### Your objective
Rescale the listing below by reproducing every line, requests included. Multiply each coordinate in the answers by 1.6 and round it to a whole number, rounding halves up, while leaving the numbers in the requests unchanged.

### Dataset records
▼

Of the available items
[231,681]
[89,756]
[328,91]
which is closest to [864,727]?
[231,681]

▲

### Finished answer
Of the available items
[231,681]
[89,756]
[328,91]
which is closest to [864,727]?
[370,1090]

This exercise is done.